Deputy Minister of the Overseas Community Affairs Council of the Republic of China
- In office 20 May 2016 – June 2018
- Minister: Wu Hsin-hsing
- Vice: Roy Leu
- Succeeded by: Kao Chien-chih

Member of the Legislative Yuan
- In office 1 February 2005 – 31 January 2016
- Constituency: Republic of China

Personal details
- Born: 27 May 1954 (age 72) Taipei, Taiwan
- Party: Democratic Progressive Party
- Education: National Taiwan University (BA)

= Tien Chiu-chin =

Taiwanese politician

Tien Chiu-chin (田秋堇 (Tián Qiūjǐn); born 27 May 1954) is a Taiwanese politician. She served in the Legislative Yuan from 2005 to 2016, and later that year became the deputy minister of the Overseas Community Affairs Council. Tien was nominated a member of the Control Yuan in 2018.

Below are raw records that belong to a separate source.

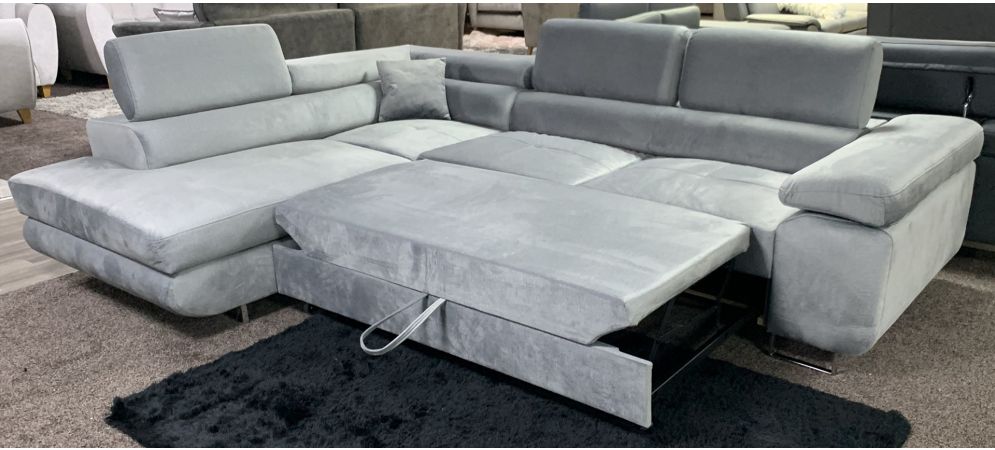 Nevada Grey LHF Velour Fabric Corner Sofabed With Ottoman Storage And Adjustable Headrests And Chrome Legs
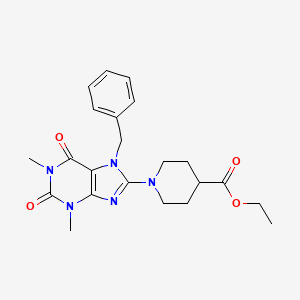 ethyl 1-(7-benzyl-1,3-dimethyl-2,6-dioxo-2,3,6,7-tetrahydro-1H-purin-8-yl)-4-piperidinecarboxylate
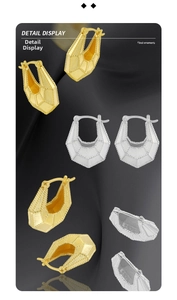 Detailed view of S925 sterling silver hoop earrings with faceted design and beaded edges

==Education and early career==
Tien graduated from National Taiwan University with a bachelor's degree in philosophy. She was close to Lin Yi-hsiung, and worked as his secretary.

==Political career==
Tien won three straight elections on the Democratic Progressive Party party-list proportional representation ticket in 2004, 2008, and 2012. She was named deputy minister of the Overseas Community Affairs Council in 2016, and nominated by the Tsai Ing-wen presidential administration to the Control Yuan in March 2017. During her legislative confirmation hearing in January 2018, she expressed conditional agreement to the abolition of the Control Yuan. Tien's nomination, alongside ten others, was approved by the Legislative Yuan, as the Democratic Progressive Party held a majority. Tien was renominated to the Control Yuan in June 2020.